Thursday, April 07, 2011

Sudan Moving Towards a "Civil State" With Islamic Background

Sudan moving towards a “civil state with Islamic background” - official

April 6, 2011 (KHARTOUM) – Sudan is willing to look beyond Islamic Shari’ah laws and consider other schools of thoughts, “including Marxism”, in order to reach a consensus on “a civil state with Islamic background” in the north after south Sudan seceded, an official said on Thursday.

Sudan’s ruling party official Abdul Rahman al-Khidir (SUNA website) Sudan President Omar Al-Bashir sparked concerns last year when he declared that the country would amend its current constitution, which theoretically recognizes Sudan’s diverse nature, and embraces a purely Islamic one following the secession of south Sudan, where most people ascribe to Christianity and traditional beliefs.

As foreseen, the south voted almost unanimously to secede from the predominantly Muslim north in a referendum conducted in January under the 2005’s peace deal that ended nearly half a century of intermittent north-south civil wars.

Abdul Rahman al-Khidir, chairman of the ruling National Congress Party (NCP) in the capital Khartoum, said in a seminar with media experts on Thursday that Islamic shari’ah laws are “the primary foundation” of the country’s constitution.

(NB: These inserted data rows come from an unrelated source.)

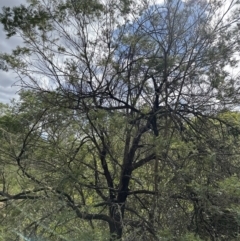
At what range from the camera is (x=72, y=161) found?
5078mm

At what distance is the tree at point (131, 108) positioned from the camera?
4.27 meters

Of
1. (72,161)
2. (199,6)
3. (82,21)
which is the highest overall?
(199,6)

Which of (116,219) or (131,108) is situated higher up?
(131,108)

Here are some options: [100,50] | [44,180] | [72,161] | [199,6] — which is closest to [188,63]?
[199,6]

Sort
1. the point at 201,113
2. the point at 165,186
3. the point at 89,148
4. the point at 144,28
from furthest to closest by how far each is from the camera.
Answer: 1. the point at 89,148
2. the point at 201,113
3. the point at 144,28
4. the point at 165,186

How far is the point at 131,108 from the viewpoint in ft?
16.0

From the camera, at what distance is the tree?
14.0ft

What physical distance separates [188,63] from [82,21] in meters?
1.51

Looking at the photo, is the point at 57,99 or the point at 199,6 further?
the point at 57,99

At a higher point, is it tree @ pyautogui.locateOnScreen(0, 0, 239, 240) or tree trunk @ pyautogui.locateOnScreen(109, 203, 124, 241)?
tree @ pyautogui.locateOnScreen(0, 0, 239, 240)

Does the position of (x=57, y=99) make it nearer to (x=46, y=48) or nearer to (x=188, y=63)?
(x=46, y=48)

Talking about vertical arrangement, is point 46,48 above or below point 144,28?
below

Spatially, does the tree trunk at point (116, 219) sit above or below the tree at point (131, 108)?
below

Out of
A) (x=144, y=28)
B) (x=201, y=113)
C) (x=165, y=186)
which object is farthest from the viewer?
(x=201, y=113)
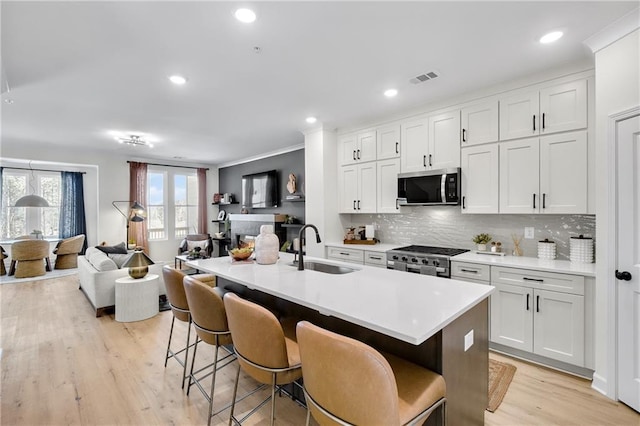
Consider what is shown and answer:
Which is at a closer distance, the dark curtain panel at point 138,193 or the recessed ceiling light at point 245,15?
the recessed ceiling light at point 245,15

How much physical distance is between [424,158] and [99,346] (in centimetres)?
418

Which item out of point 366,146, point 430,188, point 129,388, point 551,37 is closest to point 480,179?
point 430,188

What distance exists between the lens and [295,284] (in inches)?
75.8

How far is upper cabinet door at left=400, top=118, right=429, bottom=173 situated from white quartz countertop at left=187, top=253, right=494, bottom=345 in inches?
75.6

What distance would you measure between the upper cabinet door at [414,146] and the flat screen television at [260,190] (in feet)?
11.0

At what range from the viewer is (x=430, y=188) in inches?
142

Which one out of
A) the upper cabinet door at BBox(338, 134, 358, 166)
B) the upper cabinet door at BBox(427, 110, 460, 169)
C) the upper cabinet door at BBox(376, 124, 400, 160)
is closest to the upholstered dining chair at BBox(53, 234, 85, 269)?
the upper cabinet door at BBox(338, 134, 358, 166)

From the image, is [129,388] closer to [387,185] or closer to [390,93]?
[387,185]

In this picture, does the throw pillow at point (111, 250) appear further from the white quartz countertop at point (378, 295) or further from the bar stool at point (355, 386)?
the bar stool at point (355, 386)

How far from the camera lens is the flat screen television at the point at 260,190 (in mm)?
6566

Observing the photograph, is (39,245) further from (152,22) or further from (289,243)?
(152,22)

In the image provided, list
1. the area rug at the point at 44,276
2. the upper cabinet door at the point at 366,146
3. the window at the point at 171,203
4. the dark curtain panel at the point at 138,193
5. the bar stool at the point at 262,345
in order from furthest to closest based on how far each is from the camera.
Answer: the window at the point at 171,203
the dark curtain panel at the point at 138,193
the area rug at the point at 44,276
the upper cabinet door at the point at 366,146
the bar stool at the point at 262,345

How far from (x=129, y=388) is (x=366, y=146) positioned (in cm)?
375

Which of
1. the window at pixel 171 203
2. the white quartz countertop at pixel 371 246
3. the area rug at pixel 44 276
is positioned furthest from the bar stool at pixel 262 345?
the window at pixel 171 203
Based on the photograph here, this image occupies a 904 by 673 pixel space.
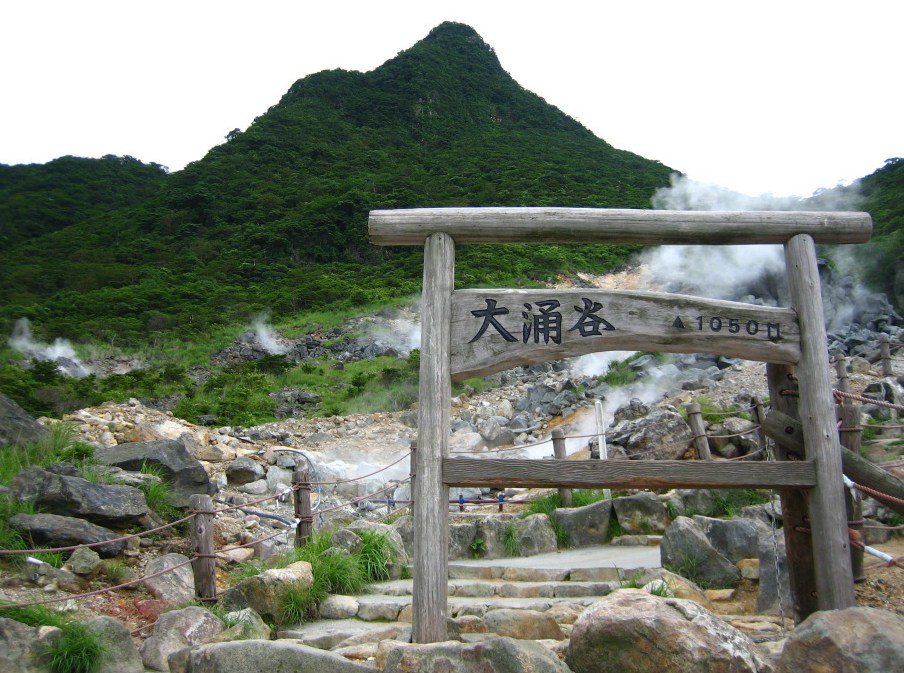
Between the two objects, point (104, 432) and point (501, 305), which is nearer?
point (501, 305)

However, the NCP official added that this “does not prevent consideration and recognition of other human experiences, including Marxism,” as quoted by Sudan’s official news agency SUNA.

Al-Khidir further urged all Sudanese to rise above political affiliations and overcome disagreements and discord to agree on a constitution that enjoys total consensus and respect by all sides.

“There is a semi-consensus that the next state in north Sudan would be a civil state with Islamic background,” he said.

Mainstream north Sudanese politicians, including the National Umma Party leader Al-Sadiq Al-Mahdi, tend to use the term “civil state” and avoid any mention of the term “secular state” for fears of its negative connotation in the common mentality of north Sudan’s conservative Muslim society.

The sensitivity of Shari’ah law issue was best manifested in last month’s case of Hassab Allah Omar, a senior Sudanese intelligence official who was embroiled in a nationwide controversy when he suggested in a radio interview that Islamic laws could be repealed in north Sudan if political parties agreed to it.

Hassab Allah Omar was eventually sacked from his position under pressure from religious circles.

Sudan’s ruling NCP, which originally stemmed from the Muslim Brotherhood group, seized power in a military coup in 1989 and has since maintained that it applies Shari’ah laws though certain Shari3ah punishments were seldom carried out. The application of Shari’ah is often cited as one of the reason that led to the breakup of the country.